À l’occasion du début de la tournée de l’opérette Les P’tites Michu, Bru Zane Classical Radio diffuse dimanche 13 mai à 21h Véronique (1898), un opéra-comique en trois actes d’André Messager (1853-1929).

Livret de Georges Duval et Albert Vanloo
Création : le 10 décembre 1898 au Théâtre des Bouffes-Parisiens, Paris

CHŒUR RENÉ DUCLOS 
ORCHESTRE DE L’ASSOCIATION DES CONCERTS LAMOUREUX 
Jean-Claude Hartemann direction

Véronique / Hélène Mady Mesplé
Agathe Andrea Guiot
Estelle / Ermerance Denise Benolt
Florestan Michel Dens
Coquenard Jean-Christophe Benoît
Loustot Michel Dunand
Séraphin Jacques Pruvost
Denise Anne Tallard

Ayant découvert assez tard sa vocation artistique, André Messager (1853-1929) n’a que quelques années d’études derrière lui quand il entre, en 1869, à l’école Niedermeyer. Conformément à l’esprit de l’institution, ses professeurs – Laussel (piano), Loret (orgue), Gigout (harmonie), puis Fauré et Saint-Saëns (composition) – s’attachèrent à lui donner une solide formation de musicien d’église. À ce titre, il occupa jusqu’au milieu des années 1880 divers postes d’organiste et de maître de chapelle.
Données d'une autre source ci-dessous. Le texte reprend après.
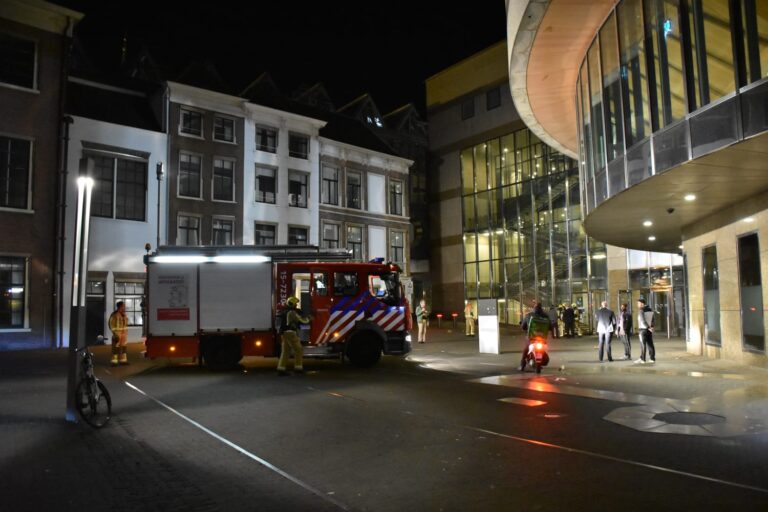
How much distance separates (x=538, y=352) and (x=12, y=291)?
2057 cm

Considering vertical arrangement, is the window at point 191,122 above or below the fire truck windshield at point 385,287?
above

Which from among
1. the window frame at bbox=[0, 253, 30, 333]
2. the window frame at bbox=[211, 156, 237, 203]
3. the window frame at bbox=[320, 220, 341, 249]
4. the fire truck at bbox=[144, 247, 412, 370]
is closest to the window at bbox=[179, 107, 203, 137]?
the window frame at bbox=[211, 156, 237, 203]

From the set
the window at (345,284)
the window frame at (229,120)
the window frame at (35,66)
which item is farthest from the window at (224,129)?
the window at (345,284)

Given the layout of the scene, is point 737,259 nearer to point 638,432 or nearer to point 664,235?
point 664,235

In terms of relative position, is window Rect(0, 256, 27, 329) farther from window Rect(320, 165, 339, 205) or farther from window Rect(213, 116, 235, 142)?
window Rect(320, 165, 339, 205)

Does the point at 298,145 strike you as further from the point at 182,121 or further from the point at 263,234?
the point at 182,121

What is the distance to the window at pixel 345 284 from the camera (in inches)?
643

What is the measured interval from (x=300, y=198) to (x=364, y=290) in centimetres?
2056

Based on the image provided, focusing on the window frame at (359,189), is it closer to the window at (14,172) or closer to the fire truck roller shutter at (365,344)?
the window at (14,172)

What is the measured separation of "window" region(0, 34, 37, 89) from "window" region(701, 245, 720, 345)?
2580 centimetres

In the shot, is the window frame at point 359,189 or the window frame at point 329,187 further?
the window frame at point 359,189

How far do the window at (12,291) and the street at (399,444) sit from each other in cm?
1185

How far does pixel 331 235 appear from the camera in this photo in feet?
124

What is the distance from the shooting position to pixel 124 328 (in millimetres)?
17609
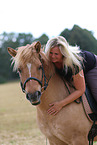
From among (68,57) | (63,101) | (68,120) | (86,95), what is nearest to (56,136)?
(68,120)

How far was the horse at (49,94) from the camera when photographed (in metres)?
2.38

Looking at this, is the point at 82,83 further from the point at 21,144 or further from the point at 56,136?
the point at 21,144

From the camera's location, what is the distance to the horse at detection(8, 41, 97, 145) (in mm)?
2379

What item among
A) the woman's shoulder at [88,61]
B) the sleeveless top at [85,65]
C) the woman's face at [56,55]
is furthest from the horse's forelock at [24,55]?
the woman's shoulder at [88,61]

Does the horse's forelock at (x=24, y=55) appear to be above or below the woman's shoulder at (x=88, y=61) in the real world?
above

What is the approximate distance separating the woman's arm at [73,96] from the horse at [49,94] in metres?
0.08

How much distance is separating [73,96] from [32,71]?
2.52 ft

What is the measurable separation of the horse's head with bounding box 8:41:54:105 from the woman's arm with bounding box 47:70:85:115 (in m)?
0.36

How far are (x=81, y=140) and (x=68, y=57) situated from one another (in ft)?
4.17

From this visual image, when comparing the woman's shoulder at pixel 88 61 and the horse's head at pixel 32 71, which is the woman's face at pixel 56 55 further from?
the woman's shoulder at pixel 88 61

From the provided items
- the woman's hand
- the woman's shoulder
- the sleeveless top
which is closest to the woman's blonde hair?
the sleeveless top

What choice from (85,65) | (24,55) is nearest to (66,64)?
(85,65)

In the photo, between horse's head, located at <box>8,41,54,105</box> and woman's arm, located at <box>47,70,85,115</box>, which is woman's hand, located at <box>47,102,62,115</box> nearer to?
woman's arm, located at <box>47,70,85,115</box>

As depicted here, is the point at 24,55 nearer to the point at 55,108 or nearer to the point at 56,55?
the point at 56,55
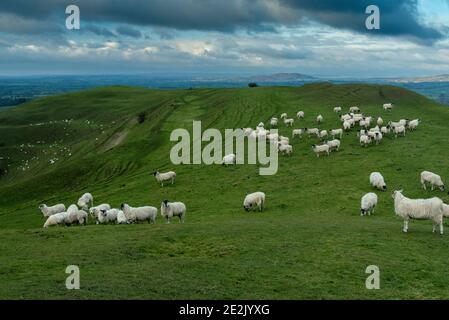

Parallèlement, il fit ses débuts de chef d’orchestre aux Folies-Bergère et au théâtre Éden de Bruxelles. Quelques années plus tard, il prendra en charge des orchestres bien plus prestigieux, ceux de l’Opéra-Comique (1898-1903 puis 1919-1920) et de la Société des concerts du Conservatoire (1908- 1919). Administrateur-né, il devait également exercer, de 1907 à 1914, la tâche plus ingrate de codirecteur à l’Opéra. Mais ce à quoi Messager aspirait avant tout était de composer pour la scène. L’occasion se présenta en 1883, date à laquelle l’éditeur Enoch lui proposa d’achever l’opérette de Bernicat François-les-Bas-Bleus. Le succès qui s’ensuivit l’incita à poursuivre dans cette voie, et se succédèrent, jusqu’à la fin de sa vie, de multiples ballets, opérettes ou opéras-comiques, écrits dans une veine typiquement française, à la fois élégante et légère, précise et raffinée (La Basoche, Les P’tites Michu, Véronique, Fortunio, Monsieur Beaucaire, Coup de roulis). Musicien reconnu dès la fin du XIXe siècle, il acheva sa carrière par le couronnement mérité d’une élection à l’Institut.